◆ Provided passage ◆
* start *

Tuesday, December 04, 2007

The Best Christmas Song



It’s only December 4, but I’m feeling Christmas-y. I began feeling Christmas-y, if you must know, almost as soon as the dishes were being cleared away after Thanksgiving dinner. I was able to resist the Christmas feeling when it first tried to wash over me, but I was able to do that at that time this year because the feeling first tried to get into my blood while Sweetie and I were at Toys R Us the first week of November, and they were playing nothing but Christmas music. Still, I fought it off because there’s a time and place for Christmas, and that time and place is beginning immediately after Thanksgiving dinner and continuing on until about 5:00 p.m. on Christmas Day.

That’s when Christmas ends: 5 p.m., December 25. It’s just over, then. The cookies have been eaten, the egg nog has been nogged, the presents opened and played with, the sweaters sweatened. And its at 5 p.m. that the feeling just fades away in the long gray of winter that January represents. I can’t ever feel Christmas-y after that point. When we were kids we’d go to my grandparents on Christmas Day, at night, for dinner and Christmas with them, but it was never right. We’d go there, eat dinner, they’d have the cookies and pies and all that, and the tree was there, and lit up, and they’d give us presents (which were usually a plaid shirt and a complete set of NFL pencils; we liked the latter a lot and would use them in order of our favorite teams, leaving the Cleveland Browns and New Orleans Saints pencils for the February and March, if ever) but it was not the same.

* end *

◆ Task input ◆

* start *

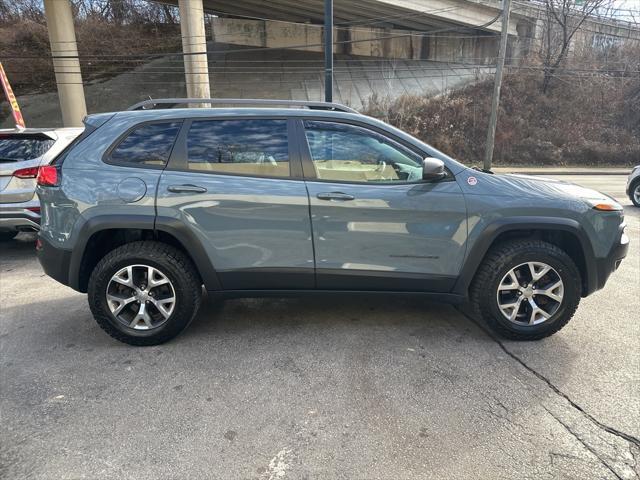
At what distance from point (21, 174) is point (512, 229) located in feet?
19.6

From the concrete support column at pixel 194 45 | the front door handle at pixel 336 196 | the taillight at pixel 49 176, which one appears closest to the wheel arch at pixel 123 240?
the taillight at pixel 49 176

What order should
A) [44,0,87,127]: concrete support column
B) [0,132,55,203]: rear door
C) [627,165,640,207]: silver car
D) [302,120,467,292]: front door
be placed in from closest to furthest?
1. [302,120,467,292]: front door
2. [0,132,55,203]: rear door
3. [627,165,640,207]: silver car
4. [44,0,87,127]: concrete support column

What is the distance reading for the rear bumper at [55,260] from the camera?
11.5 feet

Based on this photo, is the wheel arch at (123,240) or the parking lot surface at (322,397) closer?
the parking lot surface at (322,397)

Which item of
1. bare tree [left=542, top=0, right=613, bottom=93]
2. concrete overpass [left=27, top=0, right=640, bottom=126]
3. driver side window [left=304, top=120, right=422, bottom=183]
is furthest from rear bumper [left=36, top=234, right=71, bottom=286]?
bare tree [left=542, top=0, right=613, bottom=93]

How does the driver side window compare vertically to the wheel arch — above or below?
above

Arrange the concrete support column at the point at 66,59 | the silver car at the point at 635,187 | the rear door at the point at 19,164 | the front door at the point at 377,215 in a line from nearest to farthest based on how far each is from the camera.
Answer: the front door at the point at 377,215 < the rear door at the point at 19,164 < the silver car at the point at 635,187 < the concrete support column at the point at 66,59

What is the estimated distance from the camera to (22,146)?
19.6ft

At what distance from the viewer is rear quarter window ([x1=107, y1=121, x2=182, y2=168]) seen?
3486mm

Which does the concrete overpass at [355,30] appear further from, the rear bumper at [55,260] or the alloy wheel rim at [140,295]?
the alloy wheel rim at [140,295]

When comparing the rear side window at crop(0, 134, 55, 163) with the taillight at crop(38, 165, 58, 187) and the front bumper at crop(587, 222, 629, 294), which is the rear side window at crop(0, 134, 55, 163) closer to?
→ the taillight at crop(38, 165, 58, 187)

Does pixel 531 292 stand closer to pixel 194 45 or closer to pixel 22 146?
pixel 22 146

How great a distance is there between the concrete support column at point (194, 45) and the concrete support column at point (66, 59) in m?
6.85

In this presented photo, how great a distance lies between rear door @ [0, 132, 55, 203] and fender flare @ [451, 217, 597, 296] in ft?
18.3
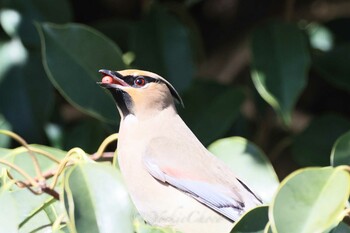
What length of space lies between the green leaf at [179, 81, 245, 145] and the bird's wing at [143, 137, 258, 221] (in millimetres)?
665

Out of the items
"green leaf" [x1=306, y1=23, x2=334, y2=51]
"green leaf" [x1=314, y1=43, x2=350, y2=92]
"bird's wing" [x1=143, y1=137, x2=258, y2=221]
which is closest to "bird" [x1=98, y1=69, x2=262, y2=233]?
"bird's wing" [x1=143, y1=137, x2=258, y2=221]

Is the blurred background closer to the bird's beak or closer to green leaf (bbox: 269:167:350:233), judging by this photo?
the bird's beak

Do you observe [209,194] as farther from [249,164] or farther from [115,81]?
[115,81]

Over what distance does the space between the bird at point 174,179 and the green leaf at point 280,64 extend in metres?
0.46

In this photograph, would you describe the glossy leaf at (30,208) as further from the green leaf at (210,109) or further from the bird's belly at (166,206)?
the green leaf at (210,109)

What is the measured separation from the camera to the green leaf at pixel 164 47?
309 cm

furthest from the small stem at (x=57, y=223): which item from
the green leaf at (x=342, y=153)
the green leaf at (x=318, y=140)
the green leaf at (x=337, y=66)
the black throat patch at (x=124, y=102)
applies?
the green leaf at (x=337, y=66)

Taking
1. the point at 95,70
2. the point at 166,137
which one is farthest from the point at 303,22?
the point at 166,137

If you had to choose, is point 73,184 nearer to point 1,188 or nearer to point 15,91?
point 1,188

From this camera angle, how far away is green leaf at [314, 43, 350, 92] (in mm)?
3219

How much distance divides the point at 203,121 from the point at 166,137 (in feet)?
2.20

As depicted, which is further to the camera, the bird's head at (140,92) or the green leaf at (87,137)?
the green leaf at (87,137)

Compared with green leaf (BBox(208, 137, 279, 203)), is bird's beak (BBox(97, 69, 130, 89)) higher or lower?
higher

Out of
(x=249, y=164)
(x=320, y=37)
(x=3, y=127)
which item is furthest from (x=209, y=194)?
(x=320, y=37)
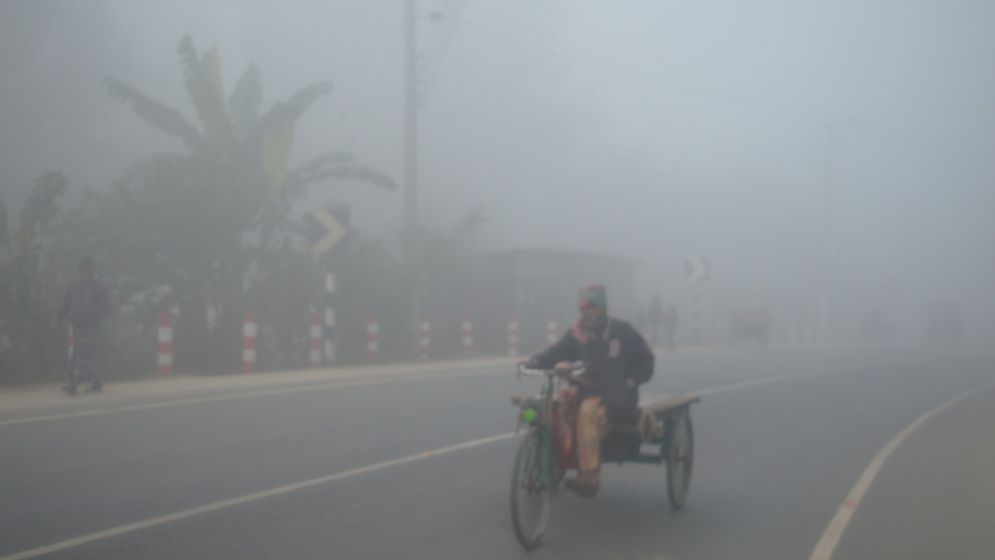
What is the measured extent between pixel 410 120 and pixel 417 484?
18.7 meters

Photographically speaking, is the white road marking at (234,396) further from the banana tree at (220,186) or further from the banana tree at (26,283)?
the banana tree at (220,186)

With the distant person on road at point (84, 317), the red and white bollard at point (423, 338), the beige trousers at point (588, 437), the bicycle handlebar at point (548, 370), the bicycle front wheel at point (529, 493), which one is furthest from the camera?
the red and white bollard at point (423, 338)

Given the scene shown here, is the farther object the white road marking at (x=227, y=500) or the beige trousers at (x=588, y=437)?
the beige trousers at (x=588, y=437)

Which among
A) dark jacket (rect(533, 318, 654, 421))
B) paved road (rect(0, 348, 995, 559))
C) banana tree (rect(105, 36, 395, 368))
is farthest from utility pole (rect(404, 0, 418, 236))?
dark jacket (rect(533, 318, 654, 421))

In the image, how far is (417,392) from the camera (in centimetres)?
1416

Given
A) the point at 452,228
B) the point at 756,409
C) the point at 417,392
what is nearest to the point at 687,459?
the point at 756,409

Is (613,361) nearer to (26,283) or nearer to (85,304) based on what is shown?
(85,304)

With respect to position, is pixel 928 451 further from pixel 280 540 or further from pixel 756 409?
pixel 280 540

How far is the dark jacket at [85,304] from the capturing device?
42.7 ft

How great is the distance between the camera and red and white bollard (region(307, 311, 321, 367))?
66.0ft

* end *

◆ To do ◆
#1 Output the passage of the Christmas post starting at "It’s only December" and ending at "on Christmas Day.", with no changes.
#2 Return, without alteration, the lines of the records starting at the line that contains "Is (613,361) nearer" and ending at the final line of the records.

◆ Full answers ◆
#1
It’s only December 4, but I’m feeling Christmas-y. I began feeling Christmas-y, if you must know, almost as soon as the dishes were being cleared away after Thanksgiving dinner. I was able to resist the Christmas feeling when it first tried to wash over me, but I was able to do that at that time this year because the feeling first tried to get into my blood while Sweetie and I were at Toys R Us the first week of November, and they were playing nothing but Christmas music. Still, I fought it off because there’s a time and place for Christmas, and that time and place is beginning immediately after Thanksgiving dinner and continuing on until about 5:00 p.m. on Christmas Day.

#2
Is (613,361) nearer to (26,283) or nearer to (85,304) based on what is shown?
(85,304)

With respect to position, is pixel 928 451 further from pixel 280 540 or further from pixel 756 409?
pixel 280 540

How far is the dark jacket at [85,304] from the capturing device?
42.7 ft

How great is the distance between the camera and red and white bollard (region(307, 311, 321, 367))?
66.0ft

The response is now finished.